声が聴きたい


和希side

生みの母親が目の前にいる……微かに身体が震えてくるのがわかるが、あれほどに様々な感情を抱いていたはずなのに、何故だか心も頭も動かなかった、イヤ、震えがきたのだから、無意識では拒絶していたんだと思うけれど……

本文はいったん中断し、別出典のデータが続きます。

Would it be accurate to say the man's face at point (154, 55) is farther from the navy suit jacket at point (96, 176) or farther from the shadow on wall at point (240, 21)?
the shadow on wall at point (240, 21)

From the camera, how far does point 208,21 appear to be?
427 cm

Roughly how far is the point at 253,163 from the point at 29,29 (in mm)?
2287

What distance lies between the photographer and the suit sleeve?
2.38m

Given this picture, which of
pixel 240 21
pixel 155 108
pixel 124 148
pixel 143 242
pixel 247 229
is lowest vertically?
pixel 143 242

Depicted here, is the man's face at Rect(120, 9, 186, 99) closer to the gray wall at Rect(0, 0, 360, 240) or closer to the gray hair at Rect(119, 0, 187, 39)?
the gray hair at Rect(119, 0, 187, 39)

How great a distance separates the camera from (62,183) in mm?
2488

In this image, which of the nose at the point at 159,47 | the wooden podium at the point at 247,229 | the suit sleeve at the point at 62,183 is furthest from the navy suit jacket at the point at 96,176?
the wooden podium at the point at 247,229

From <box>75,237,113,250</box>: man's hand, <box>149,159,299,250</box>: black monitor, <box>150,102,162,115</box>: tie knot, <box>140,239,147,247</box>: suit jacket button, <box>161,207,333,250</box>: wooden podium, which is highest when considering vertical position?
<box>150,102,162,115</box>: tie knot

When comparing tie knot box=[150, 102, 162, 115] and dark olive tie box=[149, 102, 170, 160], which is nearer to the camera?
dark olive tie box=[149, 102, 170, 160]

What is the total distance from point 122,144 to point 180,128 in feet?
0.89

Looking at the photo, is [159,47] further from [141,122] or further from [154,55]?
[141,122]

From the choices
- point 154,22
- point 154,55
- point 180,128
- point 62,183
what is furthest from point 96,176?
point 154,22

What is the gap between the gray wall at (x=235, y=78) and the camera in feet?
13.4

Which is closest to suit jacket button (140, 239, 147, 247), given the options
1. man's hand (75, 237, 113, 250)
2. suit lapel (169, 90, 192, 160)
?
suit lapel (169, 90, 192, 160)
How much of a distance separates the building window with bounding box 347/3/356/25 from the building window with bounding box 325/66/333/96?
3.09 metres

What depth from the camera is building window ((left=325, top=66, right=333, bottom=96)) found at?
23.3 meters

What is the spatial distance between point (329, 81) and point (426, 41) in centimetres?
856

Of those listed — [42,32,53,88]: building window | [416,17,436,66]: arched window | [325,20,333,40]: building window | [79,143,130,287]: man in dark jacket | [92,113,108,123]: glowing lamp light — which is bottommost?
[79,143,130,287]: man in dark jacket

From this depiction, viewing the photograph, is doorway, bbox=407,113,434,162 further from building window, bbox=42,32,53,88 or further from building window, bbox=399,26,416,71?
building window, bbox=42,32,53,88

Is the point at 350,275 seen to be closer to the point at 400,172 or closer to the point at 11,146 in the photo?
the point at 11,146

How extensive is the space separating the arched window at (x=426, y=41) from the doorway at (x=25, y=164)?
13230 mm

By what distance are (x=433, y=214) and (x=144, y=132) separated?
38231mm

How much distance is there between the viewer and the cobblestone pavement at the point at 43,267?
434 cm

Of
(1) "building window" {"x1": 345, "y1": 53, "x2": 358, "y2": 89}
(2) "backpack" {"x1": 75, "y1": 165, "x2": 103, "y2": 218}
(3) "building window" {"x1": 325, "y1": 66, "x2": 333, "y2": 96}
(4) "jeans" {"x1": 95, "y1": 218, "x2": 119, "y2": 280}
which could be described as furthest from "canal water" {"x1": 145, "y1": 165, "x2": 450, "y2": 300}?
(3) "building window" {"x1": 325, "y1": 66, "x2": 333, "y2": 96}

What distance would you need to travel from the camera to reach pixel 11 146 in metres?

お母さんが間に入り、私に口が読み取れるよう『話をしよう』と持ちかけ喫茶店に入る。


奥の席に座った私は壁を背にするように横座りし、二人の会話を見逃さないようにした。


それに、正面に彼女の顔を見続けることは出来ない気がした。


お母さんは私と、家族のこれまでを時々言葉を選びながら、できるだけ正確に話してくれた。


私が転校するほどに、傷付いたと分かった時には、彼女の目にうっすらと涙がうかんだ。


でも『あぁ……私のことで泣けるんだなぁ』そんな風にしか、正直なところ感じなかった。


自分はもっと、もしも会うことがあれば、激情にかられて恨みをぶちまけるんじゃないかと、なんとなく思ってたから、こんな冷めた自分に驚いた。


そちらへの感情よりも、お母さん達への想いのほうが増してきて、思わず腕にすり寄った。


話を続けたまま優しい目で私を見てくれるお母さんに、私の顔は綻んでた。